Primair wordt verzocht om de cliënt niet-ontvankelijk te verklaren en subsidiair wordt verzocht de vordering van de cliënt af te wijzen.
Beoordeling van het geschil
Naar aanleiding van het over en weer door partijen gestelde overweegt de commissie het volgende.
Nu door de advocaat het verzoek is gedaan aan de commissie de cliënt overeenkomstig artikel 7 van het reglement in zijn klacht niet-ontvankelijk te verklaren wegens overschrijding van de termijn van twaalf maanden na de schriftelijke afhandeling van de klacht door de advocaat, dient de commissie allereerst een beslissing te nemen ten aanzien van de ontvankelijkheid.

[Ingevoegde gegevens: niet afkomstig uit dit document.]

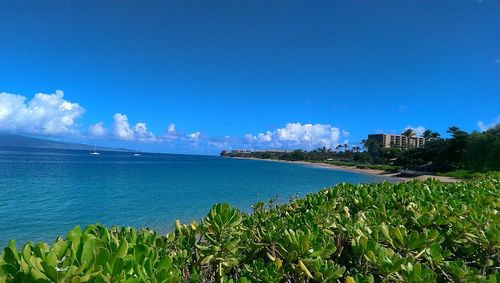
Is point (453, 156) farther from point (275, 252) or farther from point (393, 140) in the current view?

Door de cliënt is hiertegen aangevoerd dat hij niet van het bestaan van de klachtprocedure bij de commissie op de hoogte was. Hij is hier door de advocaat niet op gewezen.
De commissie maakt uit de ingebrachte stukken op dat de cliënt zijn klacht op 25 maart 2019 kenbaar heeft gemaakt aan de advocaat en dat deze klacht blijkens e-mailcorrespondentie van 2 juli 2019 door de advocaat is afgehandeld.
De commissie stelt verder vast dat de klacht op 6 september 2021 bij de commissie is binnengekomen.
Artikel 7 lid 2 onder c van het reglement van de commissie bepaalt – kort gezegd en voor zover nu van belang – dat de cliënt binnen 12 maanden na het schriftelijk afhandelen van de klacht door de advocaat, zijn klacht aanhangig had moeten maken bij de commissie om ontvangen te kunnen worden in zijn klacht door de commissie.
Met de advocaat is de commissie van oordeel dat de cliënt te laat is met het aanhangig maken van zijn klacht bij de commissie. De termijn van 12 maanden is ruim overschreden.
Het gevolg daarvan is dat de consument niet-ontvankelijk verklaard dient te worden in de klacht zoals ook is verzocht door de advocaat. Het betoog van de cliënt dat hij niet van het bestaan van de geschillencommissie op de hoogte was en de advocaat hem hierop had moeten wijzen, kan niet tot een ander oordeel leiden, nu de advocaat heeft gesteld – hetgeen door de cliënt niet is ontkend – dat de cliënt op de hoogte was van de Algemene Voorwaarden van de advocaat waarin wordt gewezen op het bestaan van de geschillencommissie. De commissie geeft de advocaat in overweging na het doorlopen van een interne klachtenprocedure cliënten nog uitdrukkelijk te wijzen op de mogelijkheid van het indienen van een klacht bij de geschillencommissie. Dat dit nu is nagelaten, heeft echter geen civielrechtelijke consequenties voor de ontvankelijkheid van de klacht.
Nu de cliënt in zijn klacht niet-ontvankelijk wordt verklaard, komt de commissie niet toe aan een inhoudelijke beoordeling van de klacht.
Ten overvloede overweegt de commissie nog op dat het er alle schijn van heeft dat een inhoudelijke behandeling van de klacht van de cliënt evenmin tot toewijzing van het gevorderde had kunnen leiden, zulks gelet op de – te magere en daarmede onvoldoende – onderbouwing door de cliënt enerzijds en anderzijds de gemotiveerde bestrijding daarvan door de advocaat.
Beslissing
De commissie:
verklaart de cliënt in zijn klacht niet-ontvankelijk
Aldus beslist door de Geschillencommissie Advocatuur, bestaande uit de heer mr. J. van der Groen, voorzitter, de heer mr. T.B.M. Kersten, mevrouw mr. drs. S. Euwema, leden, in aanwezigheid van mevrouw mr. M. Gardenier, secretaris, op 16 februari 2022.